2 posts • joined Tuesday 27th September 2011 19:39 GMT
Thanks for an excellent reminder of the early days of computing. But
one correction. In the early when LEO was launched on the world I was a
trainee and junior programmer. The people who led the team to the
applications and who taught me were the genius of a programmer Derek
Hemy, Leo Fantl, John Grover and a little later another genius John
Gosden. But it was David Caminer who had the most prominent and
effective role on the systems and programming side until the demise of
LEO. You give me too much credit - there were a number of heroic figures and
it was a privilege to work with them.
The point is that November 1951 was the month in which the first time critical business application was rolled out. The computer had been delivered and readied for operational use well before that date.
In this exellent article due credit is given to the role played by David Caminer. But if we are to pay tribute to the innovators who made LEO possible we must note T.R. Thompson, and Oliver Standingford and John Pinkerton. Thompson was Simmon's deputy and he and Oliver Standingford visited the USA in 1947 not to check out computers but to see if there had been any interesting developments in business process engineering (as it is now sometimes called). They came across computers and quickly recognised their potential for solving business proceess problems. Indeed they sketched how a computer could tackle a business application. On their return they produced a prescient report suggesting that Lyons should explore the possibilty of acquiring a computer. The Lyons Board to their credit and prompted by Simmons accepted the report.
Thompson subsequently played a major part in setting up the LEO organisation and became CEO of LEO Computers when this became a subsidary company.
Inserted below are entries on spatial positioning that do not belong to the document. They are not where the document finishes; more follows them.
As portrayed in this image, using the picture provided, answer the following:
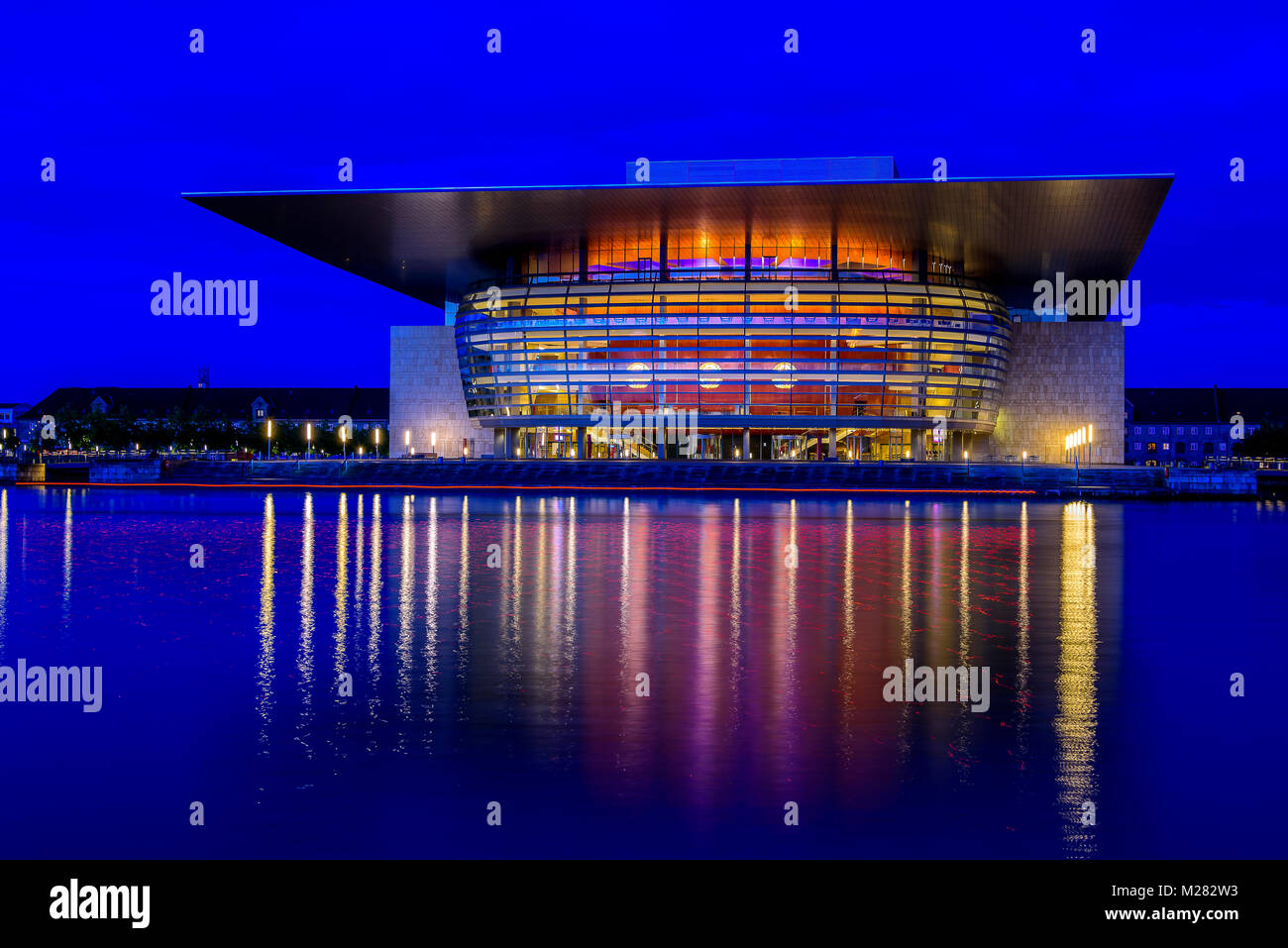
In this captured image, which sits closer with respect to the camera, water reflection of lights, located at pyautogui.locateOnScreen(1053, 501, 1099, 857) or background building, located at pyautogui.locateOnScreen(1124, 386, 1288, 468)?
water reflection of lights, located at pyautogui.locateOnScreen(1053, 501, 1099, 857)

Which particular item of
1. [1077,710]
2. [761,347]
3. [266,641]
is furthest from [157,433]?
[1077,710]

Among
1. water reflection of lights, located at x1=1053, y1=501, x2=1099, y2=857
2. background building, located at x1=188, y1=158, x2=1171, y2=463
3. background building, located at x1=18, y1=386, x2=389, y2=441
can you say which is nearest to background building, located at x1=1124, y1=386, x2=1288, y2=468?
background building, located at x1=188, y1=158, x2=1171, y2=463

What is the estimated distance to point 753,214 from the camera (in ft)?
191

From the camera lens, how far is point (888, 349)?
67.3 meters

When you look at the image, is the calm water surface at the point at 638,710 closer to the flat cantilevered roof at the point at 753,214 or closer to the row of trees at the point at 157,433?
the flat cantilevered roof at the point at 753,214

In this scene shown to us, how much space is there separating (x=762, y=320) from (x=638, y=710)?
198 ft

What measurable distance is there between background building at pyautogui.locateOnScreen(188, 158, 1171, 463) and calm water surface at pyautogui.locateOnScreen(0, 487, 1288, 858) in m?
43.2

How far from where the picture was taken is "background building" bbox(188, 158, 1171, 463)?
59.7 metres

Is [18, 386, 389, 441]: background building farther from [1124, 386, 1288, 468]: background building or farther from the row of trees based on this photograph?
[1124, 386, 1288, 468]: background building

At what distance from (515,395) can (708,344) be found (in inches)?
496

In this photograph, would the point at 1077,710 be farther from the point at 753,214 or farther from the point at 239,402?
the point at 239,402

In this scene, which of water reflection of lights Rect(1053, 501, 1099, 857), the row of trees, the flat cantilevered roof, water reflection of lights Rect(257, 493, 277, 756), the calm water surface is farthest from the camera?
the row of trees
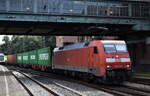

He aslo recruited David Caminer to LEO. Standingford left Lyons to run an independent engineering company in Liverpool.
If Thompson and Caminer played the major role in applying the computer to business processes, John Pinkerton the chief engineer was the genius who turned ideas into practical computers designed to handle business applications.
An unsung achievement of the three great pioneers -Thompson, Pinkerton and Caminer is that they built a team which whose achievements at LEO and beyond still resonates.